Dugaan aktivitas ilegal ini terungkap setelah awak media melakukan konfirmasi langsung ke lokasi. Seorang pria yang mengaku sebagai pekerja warung, bernama Ria, secara terbuka mengakui bahwa usaha tersebut bukan miliknya.
Menurut pengakuannya, warung itu disebut-sebut dimiliki oleh seseorang bernama Levi, yang disebut sebagai “bos” dalam operasional penjualan obat keras tersebut.
Tak hanya itu, Ria juga membeberkan besarnya perputaran uang dari penjualan obat terlarang tersebut. Ia menyebut omzet harian bisa mencapai jutaan rupiah, dengan harga jual obat yang terjangkau dan menyasar konsumen bebas tanpa prosedur medis.
“Ini bukan punya saya, punya bos Levi. Kalau omzet per hari bisa sekitar dua juta rupiah. Tramadol dijual lima ribu rupiah per butir,” ujar Ria saat dikonfirmasi awak media.
Namun sangat disayangkan, ketika konfirmasi hendak dilanjutkan untuk pendalaman lebih jauh, pria tersebut justru melarikan diri dari lokasi, meninggalkan ratusan butir obat keras golongan G dan uang ratusan ribu rupiah yang diduga hasil penjualan di dalam warung.
Guna mencegah peredaran lanjutan dan penyalahgunaan obat-obatan tersebut, awak media kemudian menyerahkan barang bukti berupa ratusan butir Tramadol dan Trihex kepada Satresnarkoba Polrestabes Bandung.
Pihak Satresnarkoba Polrestabes Bandung yang menerima laporan dan barang bukti menyatakan akan menindaklanjuti temuan tersebut. Aparat kepolisian juga berjanji akan memasang garis polisi (police line) di lokasi guna kepentingan penyelidikan lebih lanjut.
Kasus ini menjadi bukti lemahnya pengawasan terhadap peredaran obat keras golongan G di tingkat bawah. Warung di kawasan padat penduduk bebas menjual obat berbahaya tanpa izin, mengancam generasi muda dan mendorong penyalahgunaan zat secara masif.
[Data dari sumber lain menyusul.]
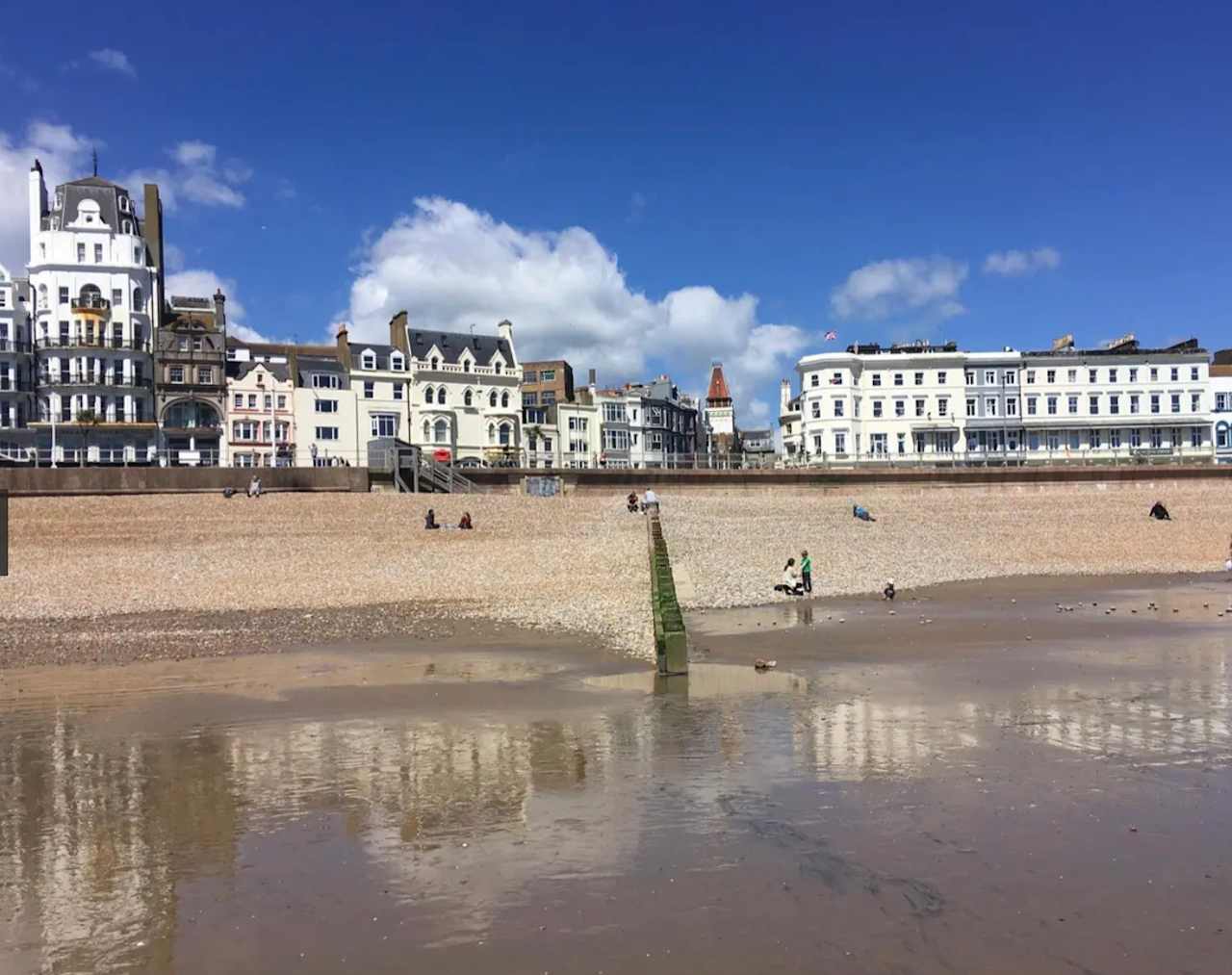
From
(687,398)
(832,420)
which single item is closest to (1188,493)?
(832,420)

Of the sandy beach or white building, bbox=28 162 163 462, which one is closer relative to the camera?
the sandy beach

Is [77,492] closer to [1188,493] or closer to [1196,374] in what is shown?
[1188,493]

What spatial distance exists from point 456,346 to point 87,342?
27.8 metres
Hingga berita ini diterbitkan, redaksi masih berupaya melakukan konfirmasi kepada pihak yang disebut sebagai pemilik usaha, yakni Levi, sebagaimana diungkapkan oleh pekerja di lokasi.
Sementara itu, publik masih menunggu langkah dan tindakan nyata dari Satresnarkoba Polrestabes Bandung guna menindaklanjuti temuan peredaran obat keras golongan G tersebut.